▶ Required work
Carry on the text about trading through dark liquidity, RFQ systems and crossing networks, starting right after its last sentence.

▶ Text for analysis
Content starts

RFQ Systems (Request for Quote)

RFQ systems broadcast your order parameters (asset, size, direction) to a curated set of market makers who respond with firm quotes. You accept the best quote and the trade executes at that price. The key advantage over a standard OTC desk is competition — multiple market makers bid against each other, so you get a tighter spread. Paradigm.co, FalconX, and several exchange-native RFQ systems operate this way.

From an agent perspective, RFQ workflows are particularly well-suited to programmatic access: POST your order parameters, receive a list of quotes as JSON, compare prices, POST an acceptance. The entire flow can be automated with a simple state machine and completed in under two seconds.

Internal Crossing Networks

A crossing network matches orders between participants without routing to any external venue. If your buy order can be matched against another participant's sell order at the midpoint, neither party pays exchange fees, spread, or market impact. The operator of the crossing network acts as the intermediary. Purple Flea's internal order matching crosses agent orders against each other before routing to external liquidity, effectively acting as a crossing network for the agent ecosystem.

How to Access Dark Liquidity as an AI Agent

The practical mechanics of accessing dark liquidity vary by venue type, but the common thread is API-first access. AI agents don't walk up to a trading desk — they POST JSON and receive fills.

The RFQ Workflow in Detail

An RFQ workflow has four steps that map cleanly to HTTP calls:

1. Initiate: POST your order parameters to the RFQ system. Specify the asset pair, notional size (or quantity), side (buy/sell), and your acceptable quote window (e.g., 5 seconds).
2. Receive quotes: Market makers respond with firm quotes — a price at which they will execute your entire order. The response is a JSON array of quote objects, each with a price, the responding market maker's ID, and an expiry timestamp.
3. Accept: POST an acceptance with the quote ID of the best price. The trade is locked in immediately.
4. Settle: Funds move between accounts. Settlement can be instant (if both parties are on the same platform) or T+1 for cross-platform trades.

Block Trade Mechanisms

For very large orders that cannot be filled by a single counterparty, block trade mechanisms split the order across multiple dark venues and internal crossing pools. The routing logic typically works as follows:

1. Check the internal crossing pool first — if there is a matching order on the other side, cross at midpoint and capture the full spread for both parties.
2. If no internal cross is available, route to the RFQ network to gather competitive quotes.
3. If no single quote covers the full size, split the order into tranches and fill each tranche from the best available quote, subject to a maximum acceptable price range.
4. Any residual that cannot be filled in the dark is either held as a resting limit order or, if urgency is high, routed to the lit book with randomized timing to reduce information leakage.

Content ends

▶ Data
Content starts

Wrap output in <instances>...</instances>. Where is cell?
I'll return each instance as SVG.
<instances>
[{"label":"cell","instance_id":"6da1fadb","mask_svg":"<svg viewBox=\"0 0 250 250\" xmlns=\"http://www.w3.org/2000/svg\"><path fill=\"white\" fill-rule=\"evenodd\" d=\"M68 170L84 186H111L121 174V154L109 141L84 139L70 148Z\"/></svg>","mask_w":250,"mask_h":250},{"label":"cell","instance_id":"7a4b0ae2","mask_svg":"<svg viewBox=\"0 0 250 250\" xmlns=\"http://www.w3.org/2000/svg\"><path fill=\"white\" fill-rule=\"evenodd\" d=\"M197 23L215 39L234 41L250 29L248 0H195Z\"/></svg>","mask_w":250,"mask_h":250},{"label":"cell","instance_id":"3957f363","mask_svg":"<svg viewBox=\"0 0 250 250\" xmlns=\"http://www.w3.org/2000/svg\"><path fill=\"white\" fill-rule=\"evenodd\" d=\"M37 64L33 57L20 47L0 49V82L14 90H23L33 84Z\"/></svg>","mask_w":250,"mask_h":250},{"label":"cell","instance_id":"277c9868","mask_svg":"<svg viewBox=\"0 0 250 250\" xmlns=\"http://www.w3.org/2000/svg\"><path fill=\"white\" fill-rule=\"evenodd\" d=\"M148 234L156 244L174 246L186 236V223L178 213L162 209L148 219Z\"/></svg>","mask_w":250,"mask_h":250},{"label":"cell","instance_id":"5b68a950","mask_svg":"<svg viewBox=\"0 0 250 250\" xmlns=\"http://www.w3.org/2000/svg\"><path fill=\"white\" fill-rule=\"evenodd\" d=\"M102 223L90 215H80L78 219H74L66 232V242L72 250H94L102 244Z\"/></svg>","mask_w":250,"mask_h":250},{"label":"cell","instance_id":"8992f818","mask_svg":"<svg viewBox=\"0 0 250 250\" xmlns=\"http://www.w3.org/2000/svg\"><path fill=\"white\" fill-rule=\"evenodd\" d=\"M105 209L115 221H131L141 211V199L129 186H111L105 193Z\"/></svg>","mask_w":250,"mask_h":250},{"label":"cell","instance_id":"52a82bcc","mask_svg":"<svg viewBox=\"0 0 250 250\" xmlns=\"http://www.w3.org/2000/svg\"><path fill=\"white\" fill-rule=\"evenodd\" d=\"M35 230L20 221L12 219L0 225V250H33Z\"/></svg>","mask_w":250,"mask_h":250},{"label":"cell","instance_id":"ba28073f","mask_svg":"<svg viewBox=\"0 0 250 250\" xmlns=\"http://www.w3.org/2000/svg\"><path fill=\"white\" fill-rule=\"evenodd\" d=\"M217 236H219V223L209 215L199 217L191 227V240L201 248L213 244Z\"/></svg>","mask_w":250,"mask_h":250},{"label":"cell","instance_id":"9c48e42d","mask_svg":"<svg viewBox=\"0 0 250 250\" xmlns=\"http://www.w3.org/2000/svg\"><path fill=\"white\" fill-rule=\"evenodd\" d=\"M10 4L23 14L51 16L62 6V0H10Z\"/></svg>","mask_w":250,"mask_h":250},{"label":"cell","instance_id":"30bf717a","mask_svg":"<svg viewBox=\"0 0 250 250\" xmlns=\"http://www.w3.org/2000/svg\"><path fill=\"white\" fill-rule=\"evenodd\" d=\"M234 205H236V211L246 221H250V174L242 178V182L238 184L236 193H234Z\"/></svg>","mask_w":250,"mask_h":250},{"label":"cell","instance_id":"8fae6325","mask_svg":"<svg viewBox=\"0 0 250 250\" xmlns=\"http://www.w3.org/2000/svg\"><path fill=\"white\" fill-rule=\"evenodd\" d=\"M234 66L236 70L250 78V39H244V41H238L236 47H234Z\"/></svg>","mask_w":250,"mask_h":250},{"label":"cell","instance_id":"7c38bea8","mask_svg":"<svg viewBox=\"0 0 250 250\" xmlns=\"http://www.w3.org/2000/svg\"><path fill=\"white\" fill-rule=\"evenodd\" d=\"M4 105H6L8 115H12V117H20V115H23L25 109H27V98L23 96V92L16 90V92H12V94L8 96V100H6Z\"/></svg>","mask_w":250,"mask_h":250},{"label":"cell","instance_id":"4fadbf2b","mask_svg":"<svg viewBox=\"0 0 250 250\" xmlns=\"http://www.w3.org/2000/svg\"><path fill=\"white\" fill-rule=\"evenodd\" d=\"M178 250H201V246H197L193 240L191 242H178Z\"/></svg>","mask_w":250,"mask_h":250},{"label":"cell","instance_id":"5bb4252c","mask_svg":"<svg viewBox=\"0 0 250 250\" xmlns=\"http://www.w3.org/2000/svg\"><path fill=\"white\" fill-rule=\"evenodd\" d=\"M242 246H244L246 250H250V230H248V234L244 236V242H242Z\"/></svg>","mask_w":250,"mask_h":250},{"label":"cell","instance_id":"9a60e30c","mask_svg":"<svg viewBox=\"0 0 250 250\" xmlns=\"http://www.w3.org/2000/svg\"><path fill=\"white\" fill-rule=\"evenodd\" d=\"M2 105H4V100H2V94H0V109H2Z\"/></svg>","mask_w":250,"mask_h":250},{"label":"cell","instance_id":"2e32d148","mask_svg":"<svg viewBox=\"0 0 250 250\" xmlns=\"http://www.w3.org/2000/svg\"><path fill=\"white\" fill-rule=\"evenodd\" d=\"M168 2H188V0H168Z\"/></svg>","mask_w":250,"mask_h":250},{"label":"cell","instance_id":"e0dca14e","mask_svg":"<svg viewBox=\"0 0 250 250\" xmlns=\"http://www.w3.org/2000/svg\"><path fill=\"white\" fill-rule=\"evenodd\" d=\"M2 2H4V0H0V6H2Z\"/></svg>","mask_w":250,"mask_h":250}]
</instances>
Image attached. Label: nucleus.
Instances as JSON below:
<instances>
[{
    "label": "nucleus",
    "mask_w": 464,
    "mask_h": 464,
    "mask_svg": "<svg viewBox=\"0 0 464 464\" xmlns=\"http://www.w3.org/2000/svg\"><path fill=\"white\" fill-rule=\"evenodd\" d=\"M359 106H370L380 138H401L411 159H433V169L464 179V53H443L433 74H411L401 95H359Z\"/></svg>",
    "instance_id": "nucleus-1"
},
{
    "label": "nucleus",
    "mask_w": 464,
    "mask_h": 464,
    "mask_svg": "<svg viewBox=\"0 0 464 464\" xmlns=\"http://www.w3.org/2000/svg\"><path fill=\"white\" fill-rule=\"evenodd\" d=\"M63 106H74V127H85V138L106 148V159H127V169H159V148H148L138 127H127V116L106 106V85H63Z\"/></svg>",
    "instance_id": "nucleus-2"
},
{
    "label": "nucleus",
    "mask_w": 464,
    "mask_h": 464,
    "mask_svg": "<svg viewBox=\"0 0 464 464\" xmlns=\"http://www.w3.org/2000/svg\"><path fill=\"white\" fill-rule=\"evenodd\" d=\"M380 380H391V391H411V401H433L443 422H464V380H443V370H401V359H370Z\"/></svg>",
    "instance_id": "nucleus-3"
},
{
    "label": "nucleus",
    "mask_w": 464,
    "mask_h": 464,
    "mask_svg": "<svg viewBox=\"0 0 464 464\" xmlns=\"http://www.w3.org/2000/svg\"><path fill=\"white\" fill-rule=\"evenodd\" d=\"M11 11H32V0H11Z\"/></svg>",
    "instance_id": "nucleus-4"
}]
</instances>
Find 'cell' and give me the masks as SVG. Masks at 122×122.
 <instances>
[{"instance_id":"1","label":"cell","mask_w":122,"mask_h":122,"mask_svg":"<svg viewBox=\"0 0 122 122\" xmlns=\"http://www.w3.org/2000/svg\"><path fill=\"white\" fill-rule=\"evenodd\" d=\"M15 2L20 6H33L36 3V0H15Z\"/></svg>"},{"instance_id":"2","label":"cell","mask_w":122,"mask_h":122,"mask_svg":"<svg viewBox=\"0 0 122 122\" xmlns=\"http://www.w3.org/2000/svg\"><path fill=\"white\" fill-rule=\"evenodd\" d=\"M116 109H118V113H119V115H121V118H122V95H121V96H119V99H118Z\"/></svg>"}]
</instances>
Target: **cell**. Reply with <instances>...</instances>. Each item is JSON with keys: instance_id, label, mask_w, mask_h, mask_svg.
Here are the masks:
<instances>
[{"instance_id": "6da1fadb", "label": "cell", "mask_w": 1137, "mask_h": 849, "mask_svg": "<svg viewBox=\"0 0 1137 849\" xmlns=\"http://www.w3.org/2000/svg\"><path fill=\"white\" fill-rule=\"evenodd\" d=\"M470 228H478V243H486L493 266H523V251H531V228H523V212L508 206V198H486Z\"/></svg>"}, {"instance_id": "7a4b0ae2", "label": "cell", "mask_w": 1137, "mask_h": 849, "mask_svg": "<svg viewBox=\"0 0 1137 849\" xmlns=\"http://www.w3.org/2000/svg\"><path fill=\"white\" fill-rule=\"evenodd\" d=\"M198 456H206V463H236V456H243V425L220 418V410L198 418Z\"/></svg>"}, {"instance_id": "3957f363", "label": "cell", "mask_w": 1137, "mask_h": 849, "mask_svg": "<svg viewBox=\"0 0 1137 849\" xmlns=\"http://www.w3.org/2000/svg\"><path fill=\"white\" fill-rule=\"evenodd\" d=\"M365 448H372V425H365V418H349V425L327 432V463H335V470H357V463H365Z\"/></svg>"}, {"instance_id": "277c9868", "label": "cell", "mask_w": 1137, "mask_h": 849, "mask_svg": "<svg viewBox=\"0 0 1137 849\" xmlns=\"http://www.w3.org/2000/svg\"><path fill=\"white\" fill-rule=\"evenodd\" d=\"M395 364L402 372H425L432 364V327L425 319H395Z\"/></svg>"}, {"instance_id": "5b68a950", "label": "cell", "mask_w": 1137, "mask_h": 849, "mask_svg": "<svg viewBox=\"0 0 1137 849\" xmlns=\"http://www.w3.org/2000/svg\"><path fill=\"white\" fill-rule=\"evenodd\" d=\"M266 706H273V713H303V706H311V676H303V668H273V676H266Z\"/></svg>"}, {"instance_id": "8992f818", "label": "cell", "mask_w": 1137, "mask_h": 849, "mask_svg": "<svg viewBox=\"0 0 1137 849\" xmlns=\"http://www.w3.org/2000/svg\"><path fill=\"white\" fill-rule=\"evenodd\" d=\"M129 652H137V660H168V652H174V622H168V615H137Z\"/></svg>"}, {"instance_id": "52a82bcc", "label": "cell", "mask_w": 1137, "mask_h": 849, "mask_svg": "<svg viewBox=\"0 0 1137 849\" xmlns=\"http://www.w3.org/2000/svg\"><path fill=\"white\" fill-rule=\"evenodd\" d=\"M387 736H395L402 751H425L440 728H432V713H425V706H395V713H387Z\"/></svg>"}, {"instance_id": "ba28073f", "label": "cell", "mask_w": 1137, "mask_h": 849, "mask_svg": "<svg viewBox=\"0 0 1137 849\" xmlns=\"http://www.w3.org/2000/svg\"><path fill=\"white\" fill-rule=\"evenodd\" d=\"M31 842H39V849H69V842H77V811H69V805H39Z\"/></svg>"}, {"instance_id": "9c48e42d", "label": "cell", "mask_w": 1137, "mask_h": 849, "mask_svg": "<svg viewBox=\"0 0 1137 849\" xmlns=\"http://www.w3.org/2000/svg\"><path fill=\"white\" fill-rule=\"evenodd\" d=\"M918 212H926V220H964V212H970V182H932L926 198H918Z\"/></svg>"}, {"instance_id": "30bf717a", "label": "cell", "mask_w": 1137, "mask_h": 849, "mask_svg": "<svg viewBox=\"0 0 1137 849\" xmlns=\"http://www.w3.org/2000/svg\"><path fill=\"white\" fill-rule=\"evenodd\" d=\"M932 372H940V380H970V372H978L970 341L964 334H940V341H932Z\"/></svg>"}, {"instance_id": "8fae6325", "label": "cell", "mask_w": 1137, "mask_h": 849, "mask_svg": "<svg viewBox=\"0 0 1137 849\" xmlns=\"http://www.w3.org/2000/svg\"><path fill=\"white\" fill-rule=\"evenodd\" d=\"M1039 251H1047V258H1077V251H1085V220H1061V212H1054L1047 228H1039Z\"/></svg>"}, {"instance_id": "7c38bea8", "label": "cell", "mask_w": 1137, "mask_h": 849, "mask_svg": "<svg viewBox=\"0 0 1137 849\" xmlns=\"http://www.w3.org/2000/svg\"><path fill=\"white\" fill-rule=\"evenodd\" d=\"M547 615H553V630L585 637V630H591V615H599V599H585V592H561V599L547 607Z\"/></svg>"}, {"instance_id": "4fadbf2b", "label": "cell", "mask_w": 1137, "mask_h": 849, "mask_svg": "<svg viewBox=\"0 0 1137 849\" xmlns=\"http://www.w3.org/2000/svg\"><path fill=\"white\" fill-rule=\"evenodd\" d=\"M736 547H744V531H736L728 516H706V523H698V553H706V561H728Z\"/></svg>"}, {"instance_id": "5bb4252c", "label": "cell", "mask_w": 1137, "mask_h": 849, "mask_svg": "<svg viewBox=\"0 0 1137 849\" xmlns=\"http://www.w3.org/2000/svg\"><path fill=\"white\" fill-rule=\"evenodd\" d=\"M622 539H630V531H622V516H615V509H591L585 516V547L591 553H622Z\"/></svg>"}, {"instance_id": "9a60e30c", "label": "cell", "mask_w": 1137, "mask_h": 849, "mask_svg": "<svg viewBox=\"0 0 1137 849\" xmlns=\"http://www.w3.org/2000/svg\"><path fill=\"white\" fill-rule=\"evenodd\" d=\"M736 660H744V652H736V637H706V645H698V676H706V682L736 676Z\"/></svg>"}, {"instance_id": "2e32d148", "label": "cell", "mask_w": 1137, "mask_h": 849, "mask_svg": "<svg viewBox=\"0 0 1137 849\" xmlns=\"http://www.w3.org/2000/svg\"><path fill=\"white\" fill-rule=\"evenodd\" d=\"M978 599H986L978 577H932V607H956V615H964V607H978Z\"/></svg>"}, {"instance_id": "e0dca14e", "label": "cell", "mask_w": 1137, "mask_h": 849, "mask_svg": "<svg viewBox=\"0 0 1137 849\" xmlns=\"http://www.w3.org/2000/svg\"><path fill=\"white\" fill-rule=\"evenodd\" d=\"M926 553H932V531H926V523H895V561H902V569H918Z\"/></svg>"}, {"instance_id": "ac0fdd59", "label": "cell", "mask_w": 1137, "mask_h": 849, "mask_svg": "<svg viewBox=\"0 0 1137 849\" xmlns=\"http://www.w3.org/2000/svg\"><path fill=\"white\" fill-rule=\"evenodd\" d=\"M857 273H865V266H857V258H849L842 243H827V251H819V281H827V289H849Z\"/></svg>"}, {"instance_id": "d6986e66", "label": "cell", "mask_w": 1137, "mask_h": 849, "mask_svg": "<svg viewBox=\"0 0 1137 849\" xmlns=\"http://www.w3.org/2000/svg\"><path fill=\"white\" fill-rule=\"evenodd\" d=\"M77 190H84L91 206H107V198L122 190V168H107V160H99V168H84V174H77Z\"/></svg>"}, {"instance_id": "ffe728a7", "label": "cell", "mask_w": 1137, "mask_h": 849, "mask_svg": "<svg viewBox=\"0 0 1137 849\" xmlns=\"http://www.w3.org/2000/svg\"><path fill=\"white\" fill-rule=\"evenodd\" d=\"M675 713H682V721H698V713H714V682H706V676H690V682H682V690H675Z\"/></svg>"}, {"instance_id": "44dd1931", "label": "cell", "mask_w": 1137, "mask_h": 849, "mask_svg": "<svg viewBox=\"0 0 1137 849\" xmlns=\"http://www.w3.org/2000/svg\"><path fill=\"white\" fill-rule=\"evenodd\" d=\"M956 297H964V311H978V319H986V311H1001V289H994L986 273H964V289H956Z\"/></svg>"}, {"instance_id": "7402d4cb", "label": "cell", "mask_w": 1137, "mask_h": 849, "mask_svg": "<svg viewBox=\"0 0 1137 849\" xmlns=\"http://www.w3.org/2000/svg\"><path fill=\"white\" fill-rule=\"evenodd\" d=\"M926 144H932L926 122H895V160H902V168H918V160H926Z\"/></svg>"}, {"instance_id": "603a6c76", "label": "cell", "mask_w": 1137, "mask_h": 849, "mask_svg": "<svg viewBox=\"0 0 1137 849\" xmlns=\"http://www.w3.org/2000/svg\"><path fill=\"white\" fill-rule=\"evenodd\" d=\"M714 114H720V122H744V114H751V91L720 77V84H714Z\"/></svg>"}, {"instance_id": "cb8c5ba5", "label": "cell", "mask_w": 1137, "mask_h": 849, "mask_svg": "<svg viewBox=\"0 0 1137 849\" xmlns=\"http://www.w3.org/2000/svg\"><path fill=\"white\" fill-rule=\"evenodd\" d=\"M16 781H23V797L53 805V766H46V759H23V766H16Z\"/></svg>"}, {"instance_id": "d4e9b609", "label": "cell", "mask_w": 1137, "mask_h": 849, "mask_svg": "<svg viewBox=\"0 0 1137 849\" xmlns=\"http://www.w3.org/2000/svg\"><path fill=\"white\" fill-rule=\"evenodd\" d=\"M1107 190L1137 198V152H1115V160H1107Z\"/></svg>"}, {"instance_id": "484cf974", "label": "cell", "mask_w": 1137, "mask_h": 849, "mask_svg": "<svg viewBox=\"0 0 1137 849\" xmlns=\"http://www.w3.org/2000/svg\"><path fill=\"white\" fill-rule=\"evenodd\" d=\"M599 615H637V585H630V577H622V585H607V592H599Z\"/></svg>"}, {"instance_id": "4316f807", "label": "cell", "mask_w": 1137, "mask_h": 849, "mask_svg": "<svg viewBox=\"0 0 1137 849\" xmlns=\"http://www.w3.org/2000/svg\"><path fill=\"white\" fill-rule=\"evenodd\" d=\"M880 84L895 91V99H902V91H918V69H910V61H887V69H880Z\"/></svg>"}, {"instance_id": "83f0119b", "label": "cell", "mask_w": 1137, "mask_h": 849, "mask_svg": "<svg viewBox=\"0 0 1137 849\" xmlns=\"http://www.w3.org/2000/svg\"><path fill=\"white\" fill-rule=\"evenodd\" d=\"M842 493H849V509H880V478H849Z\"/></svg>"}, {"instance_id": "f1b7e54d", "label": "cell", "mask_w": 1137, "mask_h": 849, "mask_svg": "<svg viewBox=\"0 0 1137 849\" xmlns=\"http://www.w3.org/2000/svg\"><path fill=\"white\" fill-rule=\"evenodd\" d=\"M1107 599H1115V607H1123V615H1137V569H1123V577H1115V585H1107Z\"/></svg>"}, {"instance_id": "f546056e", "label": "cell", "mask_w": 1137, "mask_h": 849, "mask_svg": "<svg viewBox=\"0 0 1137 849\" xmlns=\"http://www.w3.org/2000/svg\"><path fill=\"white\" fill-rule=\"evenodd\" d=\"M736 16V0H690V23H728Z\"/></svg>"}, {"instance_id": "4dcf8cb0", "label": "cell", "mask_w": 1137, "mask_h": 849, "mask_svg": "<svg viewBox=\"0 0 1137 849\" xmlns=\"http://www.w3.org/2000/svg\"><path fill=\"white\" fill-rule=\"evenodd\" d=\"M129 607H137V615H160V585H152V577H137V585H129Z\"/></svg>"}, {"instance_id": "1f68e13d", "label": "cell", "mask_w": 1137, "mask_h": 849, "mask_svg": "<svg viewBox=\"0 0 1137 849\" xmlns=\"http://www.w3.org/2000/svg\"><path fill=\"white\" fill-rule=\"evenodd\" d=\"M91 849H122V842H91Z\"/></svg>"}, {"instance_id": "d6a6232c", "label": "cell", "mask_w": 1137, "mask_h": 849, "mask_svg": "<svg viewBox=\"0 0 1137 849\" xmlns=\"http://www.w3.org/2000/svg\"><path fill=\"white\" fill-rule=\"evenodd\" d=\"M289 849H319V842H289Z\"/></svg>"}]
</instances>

Content ends

▶ Output
Purple Flea Block API Integration

Purple Flea's trading API supports block orders with internal crossing logic. When you submit an order flagged as a block trade, the matching engine first checks for eligible counterparties among registered agents before routing externally. This is particularly effective in the agent ecosystem, where multiple agents often hold complementary positions:

import requests
import time
from dataclasses import dataclass, field
from typing import Optional, List
from enum import Enum

PF_API_KEY = "your_pf_live_api_key"
BASE_URL = "https://api.purpleflea.com"
HEADERS = {"X-API-Key": PF_API_KEY, "Content-Type": "application/json"}

class OrderRouting(Enum):
    DARK_ONLY = "dark_only"      # Fail if no dark fill available
    DARK_FIRST = "dark_first"    # Try dark, fall back to lit
    CROSSING = "crossing"        # Internal crossing only
    VWAP = "vwap"               # VWAP slicing across venues

@dataclass
class BlockOrderParams:
    market: str                   # e.g. "BTC-USD-PERP"
    side: str                     # "buy" | "sell"
    size_usd: float               # Notional in USD
    routing: OrderRouting = OrderRouting.DARK_FIRST
    max_slippage_bps: int = 20   # Reject fills worse than 20bps
    time_limit_sec: int = 30     # How long to try before failing
    rfq_enabled: bool = True    # Include RFQ quotes in routing

@dataclass
class BlockOrderResult:
    order_id: str
    filled_size_usd: float
    avg_fill_price: float
    venue: str                    # "crossing" | "rfq" | "lit"
    market_impact_bps: float
    elapsed_ms: int
    tranches: List[dict] = field(default_factory=list)

def get_midpoint(market: str) -> float:
    """Fetch current midpoint price for the market."""
    r = requests.get(f"{BASE_URL}/trading/markets/{market}/ticker", headers=HEADERS)
    data = r.json()
    return (data["best_bid"] + data["best_ask"]) / 2

def submit_block_order(params: BlockOrderParams) -> BlockOrderResult:
    """Submit a block order through Purple Flea's dark routing layer."""
    ref_price = get_midpoint(params.market)
    t_start = time.time()

    payload = {
        "market": params.market,
        "side": params.side,
        "type": "block",
        "size_usd": params.size_usd,
        "routing": params.routing.value,
        "max_slippage_bps": params.max_slippage_bps,
        "rfq_enabled": params.rfq_enabled,
        "ref_price": ref_price,
    }

    r = requests.post(f"{BASE_URL}/trading/orders/block", json=payload, headers=HEADERS)
    r.raise_for_status()
    result = r.json()

    elapsed_ms = int((time.time() - t_start) * 1000)
    fill_price = result["avg_fill_price"]

    # Compute realised market impact in basis points
    if params.side == "buy":
        impact_bps = (fill_price - ref_price) / ref_price * 10_000
    else:
        impact_bps = (ref_price - fill_price) / ref_price * 10_000

    return BlockOrderResult(
        order_id=result["order_id"],
        filled_size_usd=result["filled_notional_usd"],
        avg_fill_price=fill_price,
        venue=result["fill_venue"],
        market_impact_bps=impact_bps,
        elapsed_ms=elapsed_ms,
        tranches=result.get("tranches", []),
    )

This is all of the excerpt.